* begin MATERIAL SHOWN *
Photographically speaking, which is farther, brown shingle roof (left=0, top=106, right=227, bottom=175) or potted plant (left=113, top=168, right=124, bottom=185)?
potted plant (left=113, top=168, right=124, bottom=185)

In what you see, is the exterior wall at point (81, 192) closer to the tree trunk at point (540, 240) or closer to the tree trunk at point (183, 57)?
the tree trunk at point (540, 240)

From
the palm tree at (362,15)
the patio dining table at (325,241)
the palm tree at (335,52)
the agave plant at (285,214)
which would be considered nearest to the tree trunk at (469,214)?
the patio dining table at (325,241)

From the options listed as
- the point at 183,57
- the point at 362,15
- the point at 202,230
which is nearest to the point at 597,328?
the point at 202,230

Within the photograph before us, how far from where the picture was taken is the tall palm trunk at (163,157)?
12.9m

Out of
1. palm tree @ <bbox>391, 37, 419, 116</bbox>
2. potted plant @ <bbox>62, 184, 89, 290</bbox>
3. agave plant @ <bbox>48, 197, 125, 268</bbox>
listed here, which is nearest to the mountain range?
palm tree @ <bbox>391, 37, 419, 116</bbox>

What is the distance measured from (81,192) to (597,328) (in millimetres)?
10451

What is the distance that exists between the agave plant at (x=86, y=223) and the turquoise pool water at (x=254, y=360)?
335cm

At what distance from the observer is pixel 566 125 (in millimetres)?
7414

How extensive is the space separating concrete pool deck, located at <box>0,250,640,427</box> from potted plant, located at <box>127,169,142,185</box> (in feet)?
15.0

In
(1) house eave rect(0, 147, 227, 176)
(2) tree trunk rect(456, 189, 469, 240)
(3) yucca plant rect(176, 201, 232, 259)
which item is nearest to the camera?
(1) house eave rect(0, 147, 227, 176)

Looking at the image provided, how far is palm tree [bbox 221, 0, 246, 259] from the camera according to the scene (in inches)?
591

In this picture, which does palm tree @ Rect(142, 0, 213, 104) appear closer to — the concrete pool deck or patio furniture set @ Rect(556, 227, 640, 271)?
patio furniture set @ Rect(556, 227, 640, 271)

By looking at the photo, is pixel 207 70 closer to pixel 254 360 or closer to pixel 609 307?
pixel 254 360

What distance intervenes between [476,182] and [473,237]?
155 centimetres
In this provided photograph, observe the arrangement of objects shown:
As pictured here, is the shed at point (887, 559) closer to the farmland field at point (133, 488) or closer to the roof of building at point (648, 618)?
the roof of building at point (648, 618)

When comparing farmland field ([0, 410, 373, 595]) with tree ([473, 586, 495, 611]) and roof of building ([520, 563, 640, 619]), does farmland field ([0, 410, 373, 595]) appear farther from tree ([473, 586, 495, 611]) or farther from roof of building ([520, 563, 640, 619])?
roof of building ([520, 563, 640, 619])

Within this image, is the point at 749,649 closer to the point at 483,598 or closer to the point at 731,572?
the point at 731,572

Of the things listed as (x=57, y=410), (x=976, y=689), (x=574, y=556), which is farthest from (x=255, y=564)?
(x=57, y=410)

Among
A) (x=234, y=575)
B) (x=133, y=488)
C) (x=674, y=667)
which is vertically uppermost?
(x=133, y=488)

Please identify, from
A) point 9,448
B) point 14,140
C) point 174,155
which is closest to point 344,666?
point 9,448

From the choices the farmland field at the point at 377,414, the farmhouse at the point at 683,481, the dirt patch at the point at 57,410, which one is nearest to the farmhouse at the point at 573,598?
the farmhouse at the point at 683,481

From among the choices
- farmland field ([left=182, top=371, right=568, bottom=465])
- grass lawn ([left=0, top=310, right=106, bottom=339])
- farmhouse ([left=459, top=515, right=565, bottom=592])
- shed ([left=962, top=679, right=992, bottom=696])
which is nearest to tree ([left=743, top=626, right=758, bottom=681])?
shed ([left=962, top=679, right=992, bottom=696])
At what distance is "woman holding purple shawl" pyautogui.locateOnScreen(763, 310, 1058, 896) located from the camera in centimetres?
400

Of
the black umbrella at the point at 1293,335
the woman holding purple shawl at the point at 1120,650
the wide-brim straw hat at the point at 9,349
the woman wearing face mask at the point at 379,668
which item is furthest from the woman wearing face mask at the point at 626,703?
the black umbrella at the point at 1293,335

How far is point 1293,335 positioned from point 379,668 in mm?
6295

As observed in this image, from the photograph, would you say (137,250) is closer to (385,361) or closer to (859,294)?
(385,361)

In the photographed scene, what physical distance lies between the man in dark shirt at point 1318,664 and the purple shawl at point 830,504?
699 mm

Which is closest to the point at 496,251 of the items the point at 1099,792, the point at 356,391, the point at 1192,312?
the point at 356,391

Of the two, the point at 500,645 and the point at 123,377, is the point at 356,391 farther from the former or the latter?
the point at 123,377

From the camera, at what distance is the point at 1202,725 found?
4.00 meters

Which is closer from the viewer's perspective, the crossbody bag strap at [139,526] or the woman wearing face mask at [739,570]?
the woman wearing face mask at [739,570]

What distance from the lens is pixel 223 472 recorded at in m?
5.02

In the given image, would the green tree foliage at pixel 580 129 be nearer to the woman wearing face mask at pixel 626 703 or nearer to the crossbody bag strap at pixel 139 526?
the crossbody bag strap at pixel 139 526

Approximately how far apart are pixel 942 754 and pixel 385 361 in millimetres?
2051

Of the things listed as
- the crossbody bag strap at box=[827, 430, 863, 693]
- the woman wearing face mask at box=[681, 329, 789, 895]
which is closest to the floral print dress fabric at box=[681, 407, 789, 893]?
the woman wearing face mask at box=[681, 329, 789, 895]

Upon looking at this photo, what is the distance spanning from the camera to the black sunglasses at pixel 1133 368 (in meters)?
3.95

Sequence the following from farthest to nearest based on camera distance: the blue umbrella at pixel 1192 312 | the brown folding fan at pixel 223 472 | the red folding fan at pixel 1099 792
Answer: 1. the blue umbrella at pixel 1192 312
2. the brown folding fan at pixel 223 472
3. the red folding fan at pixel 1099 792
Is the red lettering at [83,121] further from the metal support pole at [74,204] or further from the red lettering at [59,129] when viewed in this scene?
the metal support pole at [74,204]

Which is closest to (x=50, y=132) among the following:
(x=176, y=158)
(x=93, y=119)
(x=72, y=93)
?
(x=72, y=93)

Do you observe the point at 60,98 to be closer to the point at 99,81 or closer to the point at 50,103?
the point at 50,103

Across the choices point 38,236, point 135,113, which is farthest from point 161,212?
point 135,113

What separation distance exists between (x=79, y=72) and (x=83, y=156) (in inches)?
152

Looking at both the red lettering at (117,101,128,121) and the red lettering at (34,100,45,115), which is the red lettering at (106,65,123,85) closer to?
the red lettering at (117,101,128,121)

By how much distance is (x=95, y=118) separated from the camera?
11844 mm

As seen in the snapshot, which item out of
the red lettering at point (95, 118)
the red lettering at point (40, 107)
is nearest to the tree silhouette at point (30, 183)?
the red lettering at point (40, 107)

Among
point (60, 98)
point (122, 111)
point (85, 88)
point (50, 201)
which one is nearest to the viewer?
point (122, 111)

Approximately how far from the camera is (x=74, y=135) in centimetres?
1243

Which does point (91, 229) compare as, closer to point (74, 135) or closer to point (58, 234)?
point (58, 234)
* end MATERIAL SHOWN *
#### [DO THIS]
Extract every entry above as it appears.

#### [FINISHED EXERCISE]
Photographically speaking, which is farther, brown shingle roof (left=0, top=106, right=227, bottom=175) or potted plant (left=113, top=168, right=124, bottom=185)?
potted plant (left=113, top=168, right=124, bottom=185)

In what you see, is the exterior wall at point (81, 192) closer to the tree trunk at point (540, 240) or closer to the tree trunk at point (183, 57)?
the tree trunk at point (540, 240)

From
the palm tree at (362,15)
the patio dining table at (325,241)
the palm tree at (335,52)
the agave plant at (285,214)
which would be considered nearest to the tree trunk at (469,214)?
the patio dining table at (325,241)

From the options listed as
- the point at 183,57
- the point at 362,15
- the point at 202,230
which is nearest to the point at 597,328?
the point at 202,230

Within the photograph before us, how far from where the picture was taken is the tall palm trunk at (163,157)?
12.9m

Out of
1. palm tree @ <bbox>391, 37, 419, 116</bbox>
2. potted plant @ <bbox>62, 184, 89, 290</bbox>
3. agave plant @ <bbox>48, 197, 125, 268</bbox>
listed here, which is nearest to the mountain range?
palm tree @ <bbox>391, 37, 419, 116</bbox>

What is the distance measured from (81,192) to (597,328) (in millimetres)?
10451

What is the distance that exists between the agave plant at (x=86, y=223) and the turquoise pool water at (x=254, y=360)?
335cm

At what distance from the observer is pixel 566 125 (in millimetres)?
7414

How extensive is the space separating concrete pool deck, located at <box>0,250,640,427</box> from potted plant, located at <box>127,169,142,185</box> (in feet)?
15.0

In
(1) house eave rect(0, 147, 227, 176)
(2) tree trunk rect(456, 189, 469, 240)
(3) yucca plant rect(176, 201, 232, 259)
which item is nearest to the camera?
(1) house eave rect(0, 147, 227, 176)

Looking at the image provided, how far is palm tree [bbox 221, 0, 246, 259] from the camera according to the scene (in inches)?
591

In this picture, which does palm tree @ Rect(142, 0, 213, 104) appear closer to — the concrete pool deck or patio furniture set @ Rect(556, 227, 640, 271)?
patio furniture set @ Rect(556, 227, 640, 271)

By looking at the photo, is pixel 207 70 closer to pixel 254 360 or closer to pixel 609 307?
pixel 254 360

What distance intervenes between [476,182] and [473,237]?
155 centimetres
In this provided photograph, observe the arrangement of objects shown:
As pictured here, is the shed at point (887, 559) closer to the farmland field at point (133, 488) or closer to the roof of building at point (648, 618)?
the roof of building at point (648, 618)

When comparing farmland field ([0, 410, 373, 595]) with tree ([473, 586, 495, 611]) and roof of building ([520, 563, 640, 619]), does farmland field ([0, 410, 373, 595]) appear farther from tree ([473, 586, 495, 611]) or farther from roof of building ([520, 563, 640, 619])?
roof of building ([520, 563, 640, 619])

Within this image, is the point at 749,649 closer to the point at 483,598 or closer to the point at 731,572?
the point at 731,572

Of the things listed as (x=57, y=410), (x=976, y=689), (x=574, y=556), which is farthest from (x=255, y=564)?
(x=57, y=410)

Among
A) (x=234, y=575)
B) (x=133, y=488)
C) (x=674, y=667)
which is vertically uppermost?
(x=133, y=488)

Please identify, from
A) point 9,448
B) point 14,140
C) point 174,155
which is closest to point 344,666?
point 9,448

From the choices the farmland field at the point at 377,414, the farmhouse at the point at 683,481, the dirt patch at the point at 57,410, which one is nearest to the farmhouse at the point at 573,598?
the farmhouse at the point at 683,481

From among the choices
- farmland field ([left=182, top=371, right=568, bottom=465])
- grass lawn ([left=0, top=310, right=106, bottom=339])
- farmhouse ([left=459, top=515, right=565, bottom=592])
- shed ([left=962, top=679, right=992, bottom=696])
which is nearest to tree ([left=743, top=626, right=758, bottom=681])?
shed ([left=962, top=679, right=992, bottom=696])
At what distance is "woman holding purple shawl" pyautogui.locateOnScreen(763, 310, 1058, 896) located from the camera in centimetres?
400

Of
the black umbrella at the point at 1293,335
the woman holding purple shawl at the point at 1120,650
the wide-brim straw hat at the point at 9,349
the woman wearing face mask at the point at 379,668
which item is furthest from the woman wearing face mask at the point at 626,703?
the black umbrella at the point at 1293,335

How far is point 1293,335 positioned from point 379,668 in mm?
6295

As observed in this image, from the photograph, would you say (137,250) is closer to (385,361) or closer to (859,294)?
(385,361)

In the photographed scene, what physical distance lies between the man in dark shirt at point 1318,664 and the purple shawl at point 830,504?
699 mm

Which is closest to the point at 496,251 of the items the point at 1099,792, the point at 356,391, the point at 1192,312?
the point at 356,391

Of the two, the point at 500,645 and the point at 123,377, is the point at 356,391 farther from the former or the latter?
the point at 123,377

From the camera, at what distance is the point at 1202,725 found?
4.00 meters

Which is closer from the viewer's perspective, the crossbody bag strap at [139,526] or the woman wearing face mask at [739,570]?
the woman wearing face mask at [739,570]

What distance from the lens is pixel 223 472 recorded at in m?
5.02

In the given image, would the green tree foliage at pixel 580 129 be nearer to the woman wearing face mask at pixel 626 703 or nearer to the crossbody bag strap at pixel 139 526?
the crossbody bag strap at pixel 139 526

Approximately how far apart are pixel 942 754 and pixel 385 361 in millimetres?
2051

Of the things listed as
- the crossbody bag strap at box=[827, 430, 863, 693]
- the woman wearing face mask at box=[681, 329, 789, 895]
which is closest to the floral print dress fabric at box=[681, 407, 789, 893]?
the woman wearing face mask at box=[681, 329, 789, 895]

Upon looking at this photo, what is the distance spanning from the camera to the black sunglasses at pixel 1133 368 (in meters)?
3.95

Sequence the following from farthest to nearest based on camera distance: the blue umbrella at pixel 1192 312 | the brown folding fan at pixel 223 472 | the red folding fan at pixel 1099 792
Answer: 1. the blue umbrella at pixel 1192 312
2. the brown folding fan at pixel 223 472
3. the red folding fan at pixel 1099 792
Is the red lettering at [83,121] further from the metal support pole at [74,204] or further from the red lettering at [59,129] when viewed in this scene?
the metal support pole at [74,204]

Which is closest to (x=50, y=132) among the following:
(x=176, y=158)
(x=93, y=119)
(x=72, y=93)
?
(x=72, y=93)

Do you observe the point at 60,98 to be closer to the point at 99,81 or closer to the point at 50,103?
the point at 50,103

Across the choices point 38,236, point 135,113, which is farthest from point 161,212?
point 135,113

What separation distance exists between (x=79, y=72) and (x=83, y=156) (in inches)?
152

Looking at both the red lettering at (117,101,128,121) and the red lettering at (34,100,45,115), which is the red lettering at (106,65,123,85) closer to?
the red lettering at (117,101,128,121)

By how much distance is (x=95, y=118) separated from the camera?
11844 mm

As seen in the snapshot, which item out of
the red lettering at point (95, 118)
the red lettering at point (40, 107)
is nearest to the tree silhouette at point (30, 183)?
the red lettering at point (40, 107)

Among
point (60, 98)
point (122, 111)
point (85, 88)
point (50, 201)
which one is nearest to the viewer?
point (122, 111)

Approximately how far from the camera is (x=74, y=135) in centimetres?
1243

Which does point (91, 229) compare as, closer to point (74, 135) or closer to point (58, 234)?
point (58, 234)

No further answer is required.